Coscoletas

   «Papi, llévame a coscoletas» me ha dicho Adriana en cuanto hemos salido de su colegio tras haber presenciado su actuación en su último día lectivo del presente año. Como siempre, le he hecho caso y, gustoso, la he aupado sobre mis hombros. Ha sido corto el trayecto, porque desde su centro escolar hasta el lugar donde su madre había estacionado su vehículo distaban veinte metros.
   Durante el camino al coche, mi hija le ha pedido a su madre que quería quedarse conmigo (a pesar de no haber cumplido aún los cuatro años, es sabedora de que la decisión de quedarse o no con su padre no depende de nadie salvo de su caprichosa madre —o de otras personas que no son su familia más directa—). A lo que su progenitora , inmisericorde a sus sollozos y cruelmente lacónica, le respondió que no, sin apostillar explicación que la justificara.

   Lo que mi pequeña Adriana todavia no sabe es que todo esto es coyuntural, que nuestros destinos no dependen de una mente perversa que encuentra cierta felicidad en el sufrimiento de su propia hija, porque sabe que con ello me hace daño a mí.
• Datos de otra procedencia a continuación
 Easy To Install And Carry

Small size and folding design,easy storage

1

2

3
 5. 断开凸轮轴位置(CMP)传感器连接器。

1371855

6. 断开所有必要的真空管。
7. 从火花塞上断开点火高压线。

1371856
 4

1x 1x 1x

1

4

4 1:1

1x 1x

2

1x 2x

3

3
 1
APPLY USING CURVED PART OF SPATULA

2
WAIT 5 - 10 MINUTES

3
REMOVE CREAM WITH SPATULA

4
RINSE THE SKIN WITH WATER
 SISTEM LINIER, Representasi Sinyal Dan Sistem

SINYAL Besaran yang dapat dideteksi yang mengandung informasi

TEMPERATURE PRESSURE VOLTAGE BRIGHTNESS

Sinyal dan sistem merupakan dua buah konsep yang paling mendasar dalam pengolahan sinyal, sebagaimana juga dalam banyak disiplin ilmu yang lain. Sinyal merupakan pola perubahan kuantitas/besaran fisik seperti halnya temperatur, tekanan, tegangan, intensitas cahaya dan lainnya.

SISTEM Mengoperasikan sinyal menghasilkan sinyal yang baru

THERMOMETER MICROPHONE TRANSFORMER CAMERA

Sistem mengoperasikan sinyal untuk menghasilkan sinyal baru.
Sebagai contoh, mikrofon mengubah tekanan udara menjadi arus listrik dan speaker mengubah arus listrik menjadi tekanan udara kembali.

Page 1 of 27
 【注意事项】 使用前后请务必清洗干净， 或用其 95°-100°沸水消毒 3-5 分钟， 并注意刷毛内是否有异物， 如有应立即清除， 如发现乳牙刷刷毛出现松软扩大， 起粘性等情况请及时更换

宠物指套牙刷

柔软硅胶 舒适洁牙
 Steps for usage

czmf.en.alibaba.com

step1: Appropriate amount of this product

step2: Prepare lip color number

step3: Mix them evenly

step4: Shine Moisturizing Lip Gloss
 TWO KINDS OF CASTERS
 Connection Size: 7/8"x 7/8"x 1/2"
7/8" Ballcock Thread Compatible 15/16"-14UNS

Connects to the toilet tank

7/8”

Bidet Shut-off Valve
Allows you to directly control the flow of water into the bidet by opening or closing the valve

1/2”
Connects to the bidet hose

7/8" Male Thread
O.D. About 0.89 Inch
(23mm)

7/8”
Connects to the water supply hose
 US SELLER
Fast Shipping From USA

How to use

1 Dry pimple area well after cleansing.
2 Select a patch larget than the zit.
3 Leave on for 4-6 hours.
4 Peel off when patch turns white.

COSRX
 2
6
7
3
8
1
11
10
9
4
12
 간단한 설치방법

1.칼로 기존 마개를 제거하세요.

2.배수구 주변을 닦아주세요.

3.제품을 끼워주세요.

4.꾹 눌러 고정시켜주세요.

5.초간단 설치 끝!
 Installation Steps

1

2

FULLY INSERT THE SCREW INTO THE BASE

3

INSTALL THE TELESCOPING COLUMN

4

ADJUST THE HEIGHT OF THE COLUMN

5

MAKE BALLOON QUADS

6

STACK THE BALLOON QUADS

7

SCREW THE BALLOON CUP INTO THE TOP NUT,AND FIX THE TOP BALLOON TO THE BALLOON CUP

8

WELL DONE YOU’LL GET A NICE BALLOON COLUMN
Nuestro sino está en la mano de la JUSTICIA, aunque estemos a espensas de una sentencia que tardará semanas o quizá meses, quién sabe, incluso, si años.
 
   Mientras tanto, yo me iba solo a casa, cabizbajo y conteniendo las lágrimas; los demás padres, con las luces navideñas reflejadas en sus alegres pupilas llevaban a sus sonrientes vástagos rumbo a un hogar repleto de vida y de felicidad. Muchos de ellos, como yo, transportándolos a coscoletas.